BEGIN DATASET CONTENT
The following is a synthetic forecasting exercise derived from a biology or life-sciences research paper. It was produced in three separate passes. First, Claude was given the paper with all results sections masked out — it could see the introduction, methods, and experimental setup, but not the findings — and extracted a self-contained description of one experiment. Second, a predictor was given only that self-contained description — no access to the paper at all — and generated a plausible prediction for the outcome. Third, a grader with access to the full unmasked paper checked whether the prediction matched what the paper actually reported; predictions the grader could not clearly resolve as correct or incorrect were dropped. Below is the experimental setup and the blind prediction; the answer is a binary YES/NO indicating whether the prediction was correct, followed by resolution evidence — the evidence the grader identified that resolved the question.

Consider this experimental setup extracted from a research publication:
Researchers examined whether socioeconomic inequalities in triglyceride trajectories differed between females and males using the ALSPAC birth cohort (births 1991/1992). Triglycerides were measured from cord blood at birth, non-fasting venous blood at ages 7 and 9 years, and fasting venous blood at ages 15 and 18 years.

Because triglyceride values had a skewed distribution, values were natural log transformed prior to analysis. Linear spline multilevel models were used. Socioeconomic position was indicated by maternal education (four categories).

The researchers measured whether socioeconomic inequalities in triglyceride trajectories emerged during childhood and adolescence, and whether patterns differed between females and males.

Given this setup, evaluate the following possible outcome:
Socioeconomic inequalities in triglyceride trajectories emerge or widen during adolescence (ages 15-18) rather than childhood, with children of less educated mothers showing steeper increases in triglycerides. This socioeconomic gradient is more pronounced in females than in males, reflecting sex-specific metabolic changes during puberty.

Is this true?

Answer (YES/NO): NO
END DATASET CONTENT
BRIEF: An exact copy of every record is required here.

SOLUTION FOR THIS PROBLEM:
The following is a synthetic forecasting exercise derived from a biology or life-sciences research paper. It was produced in three separate passes. First, Claude was given the paper with all results sections masked out — it could see the introduction, methods, and experimental setup, but not the findings — and extracted a self-contained description of one experiment. Second, a predictor was given only that self-contained description — no access to the paper at all — and generated a plausible prediction for the outcome. Third, a grader with access to the full unmasked paper checked whether the prediction matched what the paper actually reported; predictions the grader could not clearly resolve as correct or incorrect were dropped. Below is the experimental setup and the blind prediction; the answer is a binary YES/NO indicating whether the prediction was correct, followed by resolution evidence — the evidence the grader identified that resolved the question.

Consider this experimental setup extracted from a research publication:
Researchers examined whether socioeconomic inequalities in triglyceride trajectories differed between females and males using the ALSPAC birth cohort (births 1991/1992). Triglycerides were measured from cord blood at birth, non-fasting venous blood at ages 7 and 9 years, and fasting venous blood at ages 15 and 18 years.

Because triglyceride values had a skewed distribution, values were natural log transformed prior to analysis. Linear spline multilevel models were used. Socioeconomic position was indicated by maternal education (four categories).

The researchers measured whether socioeconomic inequalities in triglyceride trajectories emerged during childhood and adolescence, and whether patterns differed between females and males.

Given this setup, evaluate the following possible outcome:
Socioeconomic inequalities in triglyceride trajectories emerge or widen during adolescence (ages 15-18) rather than childhood, with children of less educated mothers showing steeper increases in triglycerides. This socioeconomic gradient is more pronounced in females than in males, reflecting sex-specific metabolic changes during puberty.

Is this true?

Answer (YES/NO): NO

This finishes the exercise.